Mescidler, takvâ üzerine kurulur ve insanlar orada arınmaya çalışırlarsa gerçek fonksiyonlarını yaparlar. Gösteriş ve övünme için veya Allah’ın rızâsı dışında başka bir gâye için yapılan mescidlerden hayır gelmez. Hele hele müslümanların arasını açmak için (nifak için) yapılan mescidler ‘dırar’ (zararlı) mescididir. (Tevbe, 107-108)
Müslüman toplumu ve onlardaki İslâmî hayatı ve şuuru mescidler ayakta tutar. Mescidler bu görevlerini yapamaz duruma gelince, sıradan birer bina durumuna veya tarihî eser konumuna düşerler. Bugün bazı ülkelerdeki mescidler, devlet kurumu gibi, resmî daire şeklinde işlev görmekte, oradaki tüm faâliyetler, tâğûtî rejimler tarafından ücretli köleler eliyle ve resmî kanunlarla belirlenen esaslarla yönlendirilmektedir. Özellikle Avrupa ülkelerindeki Türklerin açtığı mescidler ya belli bir hizbin (grubun), yahut bir siyasî rejimin elindedir. Herkes elinde tuttuğu mescidi kendi anlayışının, kendi ideolojisinin propaganda yeri olarak kullanabilyor. “Falancıların mescidi, filancıların mescidi” deniyor. Halbuki Kur’an'a göre, mescidler sadece Allah'ındır, Allah içindir; orada sadece O'na çağrı yapılır. (Cinn, 18).
Bize düşen görev camiileri, mescidleri amacına uygun kullanmak, görünür veya görünmez işgalle, amacından saptırılan mescidleri kurtarmak ve mescidleri hayatımızın merkezine yerleştirip kurtulmaktır
"Allah'ın mescidlerinde O'nun adının zikredilib anılmasına engel olan ve onların harab olmasına çalışandan daha zâlim kim vardır?! Aslında bunların oralara ancak korkarak girmeleri gerekir (Başka türlü girmeye hakları yoktur). Bunlar için dünyada rezillik, âhiratte de büyük azab vardır." (Bakara, 114)
Bu ayetin anlamını düşünürken gözünüzün önüne “Ayasofya” camiini ve onu müzeye çeviren kişilerin durumunu tefekkür ediniz.
Laik düzenlerde topluma yön veren tüm kurumlar, beşerî diktaların tekelindedir. Sokakları, meydanları, okulları, mahkemeleri, meclisleri... dinin düzenlemesine müsâade etmeyen demokratik, laik ve dine saygılı(!), ama irticâya amansız düşman rejimler, câmilerde bile dinin tümüyle hâkim olmasını istemezler. Tümüyle Allah'a ait ve O’nun için olması gereken mescidler, tâğûtî düzenlerde “Allah’ın evi”nden ziyade “devlet dairesi”ne benzerler.

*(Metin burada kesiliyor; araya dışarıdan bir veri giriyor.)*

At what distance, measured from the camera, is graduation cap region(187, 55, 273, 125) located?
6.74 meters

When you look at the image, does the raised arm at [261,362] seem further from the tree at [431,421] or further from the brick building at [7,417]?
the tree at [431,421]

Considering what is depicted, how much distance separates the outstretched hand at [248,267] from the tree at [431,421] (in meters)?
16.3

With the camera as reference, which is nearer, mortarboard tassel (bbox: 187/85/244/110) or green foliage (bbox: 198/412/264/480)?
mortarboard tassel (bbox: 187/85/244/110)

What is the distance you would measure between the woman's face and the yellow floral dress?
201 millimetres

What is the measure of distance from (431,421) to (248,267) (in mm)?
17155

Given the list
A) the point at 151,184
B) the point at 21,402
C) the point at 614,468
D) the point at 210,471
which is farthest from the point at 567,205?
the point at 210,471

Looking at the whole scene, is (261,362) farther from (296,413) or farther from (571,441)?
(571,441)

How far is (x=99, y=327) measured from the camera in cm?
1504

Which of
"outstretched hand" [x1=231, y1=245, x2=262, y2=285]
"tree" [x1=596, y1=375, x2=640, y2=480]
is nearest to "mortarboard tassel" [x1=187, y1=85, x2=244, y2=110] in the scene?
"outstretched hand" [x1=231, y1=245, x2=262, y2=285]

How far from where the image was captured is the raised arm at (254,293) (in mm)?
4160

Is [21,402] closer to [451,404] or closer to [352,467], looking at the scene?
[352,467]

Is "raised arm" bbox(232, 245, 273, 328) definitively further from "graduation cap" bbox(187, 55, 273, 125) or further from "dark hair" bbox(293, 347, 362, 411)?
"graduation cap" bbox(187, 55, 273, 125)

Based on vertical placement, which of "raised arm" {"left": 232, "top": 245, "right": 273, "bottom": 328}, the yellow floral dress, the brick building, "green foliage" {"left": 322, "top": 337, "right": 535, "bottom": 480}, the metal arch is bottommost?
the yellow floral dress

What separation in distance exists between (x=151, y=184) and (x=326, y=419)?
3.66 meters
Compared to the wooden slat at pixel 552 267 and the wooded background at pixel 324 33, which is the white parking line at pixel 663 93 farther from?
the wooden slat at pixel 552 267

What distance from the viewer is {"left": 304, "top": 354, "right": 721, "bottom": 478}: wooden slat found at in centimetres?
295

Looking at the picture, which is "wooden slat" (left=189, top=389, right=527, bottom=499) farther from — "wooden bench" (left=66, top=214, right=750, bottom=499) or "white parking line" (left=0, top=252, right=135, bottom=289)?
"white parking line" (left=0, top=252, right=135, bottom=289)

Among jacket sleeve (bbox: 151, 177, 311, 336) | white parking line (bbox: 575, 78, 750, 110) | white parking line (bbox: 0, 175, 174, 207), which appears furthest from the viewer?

Bu kutsal mekânları laik devletin kontrol altına alması ve işlevlerini de yalnızca namaz ibâdetinden ibaret kılması; dine, sünnete, hukuka aykırıdır. Câmilerde yapılan vaazların ve hutbelerin devlet tarafından kontrolü, hele devlet tarafından hazırlanıp papağan yerine konanların eline tutuşturulması, kesinlikle din özgürlüğüne müdâhale anlamı taşır.
İyi niyetli halk tarafından büyük fedâkârlıklarla yapılan câmilere Diyânet hemen el koyar. Maksat, orada kendisinin anlattığı devletin dininden farklı bir dinin anlatılmasına, yaşanmasına engel olmaktır. Câmiler, Diyanet eliyle devlet dairesi haline gelmiştir; İmamlar da namaz kıldırma memuru.
İşgal edilen bu mekânlar, mü'minler için zararlı mıdır (Dırar mescidi midir), tartışılmalı ama, devlet için öylesine faydalı yerlerdir ki, devlet bu yerlerin kendi kontrolünde olmak şartıyla sayılarının artmasından memnun bile oluyor. Haftada bir gün, o kadar insana Cumua günü anlatacağı mesajları neden fırsat bilmesin? O kadar insan zorla toplanmaya çalışılsa bu kadar başarılı olunmaz.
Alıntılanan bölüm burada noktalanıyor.